Il prurito che si scatena a seguito della puntura deriva dalla sostanza anticoagulante presente nella saliva della zanzara. Essa la immette nella nostra pelle per rendere il suo pasto gradevole. In realtà non bisognerebbe grattarsi per evitare le lesioni alla pelle che poi possono degenerare in una ferita vera e propria. Ma, sopportare il prurito è una parola!
Si conoscono una quantità di vari rimedi e repellenti per affrontare questo piccolo problema estivo, più condiviso di un video su YouTube.

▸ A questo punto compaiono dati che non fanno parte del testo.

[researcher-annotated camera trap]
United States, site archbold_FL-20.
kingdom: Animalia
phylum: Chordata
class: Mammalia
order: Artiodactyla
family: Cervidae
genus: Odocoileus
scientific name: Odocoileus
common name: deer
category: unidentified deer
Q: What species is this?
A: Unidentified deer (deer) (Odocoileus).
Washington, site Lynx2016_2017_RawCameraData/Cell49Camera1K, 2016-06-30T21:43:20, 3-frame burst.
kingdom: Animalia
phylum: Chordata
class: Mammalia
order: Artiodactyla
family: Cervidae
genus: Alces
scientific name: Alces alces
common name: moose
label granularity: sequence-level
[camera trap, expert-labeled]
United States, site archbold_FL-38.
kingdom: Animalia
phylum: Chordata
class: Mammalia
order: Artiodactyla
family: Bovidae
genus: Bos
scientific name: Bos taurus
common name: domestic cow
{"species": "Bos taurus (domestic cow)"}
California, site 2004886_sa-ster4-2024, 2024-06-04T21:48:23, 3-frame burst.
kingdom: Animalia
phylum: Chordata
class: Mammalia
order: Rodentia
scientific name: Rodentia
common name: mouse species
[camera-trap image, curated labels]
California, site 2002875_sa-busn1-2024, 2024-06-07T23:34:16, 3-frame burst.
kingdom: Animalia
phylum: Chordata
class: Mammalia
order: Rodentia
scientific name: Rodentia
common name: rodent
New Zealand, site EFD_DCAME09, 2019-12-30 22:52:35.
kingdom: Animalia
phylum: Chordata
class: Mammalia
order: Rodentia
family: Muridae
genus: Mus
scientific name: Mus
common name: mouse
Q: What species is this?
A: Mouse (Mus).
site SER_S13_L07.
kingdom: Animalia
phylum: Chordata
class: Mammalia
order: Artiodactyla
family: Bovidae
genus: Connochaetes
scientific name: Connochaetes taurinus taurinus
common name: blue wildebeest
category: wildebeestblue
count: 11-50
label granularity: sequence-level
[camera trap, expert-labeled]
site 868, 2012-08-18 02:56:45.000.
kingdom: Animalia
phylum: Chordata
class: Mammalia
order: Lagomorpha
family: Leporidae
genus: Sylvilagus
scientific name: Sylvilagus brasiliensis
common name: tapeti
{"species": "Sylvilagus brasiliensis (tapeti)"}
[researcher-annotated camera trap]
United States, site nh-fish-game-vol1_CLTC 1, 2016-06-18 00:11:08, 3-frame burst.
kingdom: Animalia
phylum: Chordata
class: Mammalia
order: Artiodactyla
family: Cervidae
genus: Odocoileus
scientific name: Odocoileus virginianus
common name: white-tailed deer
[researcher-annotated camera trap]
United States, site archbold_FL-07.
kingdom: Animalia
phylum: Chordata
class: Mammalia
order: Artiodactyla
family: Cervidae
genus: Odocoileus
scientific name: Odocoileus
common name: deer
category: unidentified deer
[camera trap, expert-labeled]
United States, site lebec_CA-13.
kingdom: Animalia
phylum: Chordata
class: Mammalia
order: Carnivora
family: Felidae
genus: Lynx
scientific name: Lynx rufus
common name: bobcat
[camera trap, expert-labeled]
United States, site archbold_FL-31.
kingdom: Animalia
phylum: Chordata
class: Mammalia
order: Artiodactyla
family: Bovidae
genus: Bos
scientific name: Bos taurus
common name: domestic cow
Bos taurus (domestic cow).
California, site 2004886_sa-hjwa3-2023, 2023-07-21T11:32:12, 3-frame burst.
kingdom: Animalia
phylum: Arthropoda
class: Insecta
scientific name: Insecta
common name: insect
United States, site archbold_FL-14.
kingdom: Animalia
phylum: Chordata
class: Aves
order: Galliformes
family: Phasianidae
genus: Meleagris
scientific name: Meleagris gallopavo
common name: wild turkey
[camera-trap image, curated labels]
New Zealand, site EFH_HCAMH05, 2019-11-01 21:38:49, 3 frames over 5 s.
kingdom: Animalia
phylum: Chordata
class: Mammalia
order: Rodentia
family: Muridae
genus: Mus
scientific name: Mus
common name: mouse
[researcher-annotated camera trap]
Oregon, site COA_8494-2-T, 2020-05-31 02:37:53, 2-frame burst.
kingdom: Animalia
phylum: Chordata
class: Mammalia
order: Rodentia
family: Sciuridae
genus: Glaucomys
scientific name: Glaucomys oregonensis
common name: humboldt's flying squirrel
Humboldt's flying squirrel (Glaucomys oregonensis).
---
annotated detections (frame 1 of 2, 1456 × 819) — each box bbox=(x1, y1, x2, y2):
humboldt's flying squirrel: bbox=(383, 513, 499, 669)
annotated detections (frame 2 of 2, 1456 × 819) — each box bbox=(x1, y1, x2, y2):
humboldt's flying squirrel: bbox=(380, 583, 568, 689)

Ma il repellente più interessante (che purtroppo sembra non essere ancora sul mercato) proviene da una ricerca del prof. John Pickett della Rothamsted Research a Hertfordshire. La sua squadra ha lavorato partendo da una domanda: perchè alcune persone non vengono punte dalle zanzare?
I risultati della ricerca che furono presentati alla Royal Society Summer Science Exhibition nel 2006, affermavano che il repellente antizanzare migliore si trova nell’odore (impercettibile all’olfatto umano!) di coloro che non sono punti.
I ricercatori britannici erano riusciti a isolare le sostanze (naturali per eccellenza) impenetrabili per le zanzare. Da allora nessuna notizia rilevante a riguardo.
È interessante collegare questa ricerca al fatto che gli odori, se pur non “nominati” dalla nostra parte razionale, sono fondamentali per farci “registrare” le persone che incontriamo.
L’olfatto è uno strumento per riconoscere e ricordare, ma anche un senso utilizzato il minimo indispensabile. Sicuramente non utile in un social network.
Quando un giorno i ricercatori scopriranno la pillola che salva milioni di persone devastate dalla malaria, cambiandogli semplicemente l’odore, ne sarò felice. Ma, mi chiedo, se questa pillola diventasse la moda farmaceutica dell’estate prossima, mi piacerebbe cambiare una parte minima, impercettibile, inutile nel web, della mia individualità?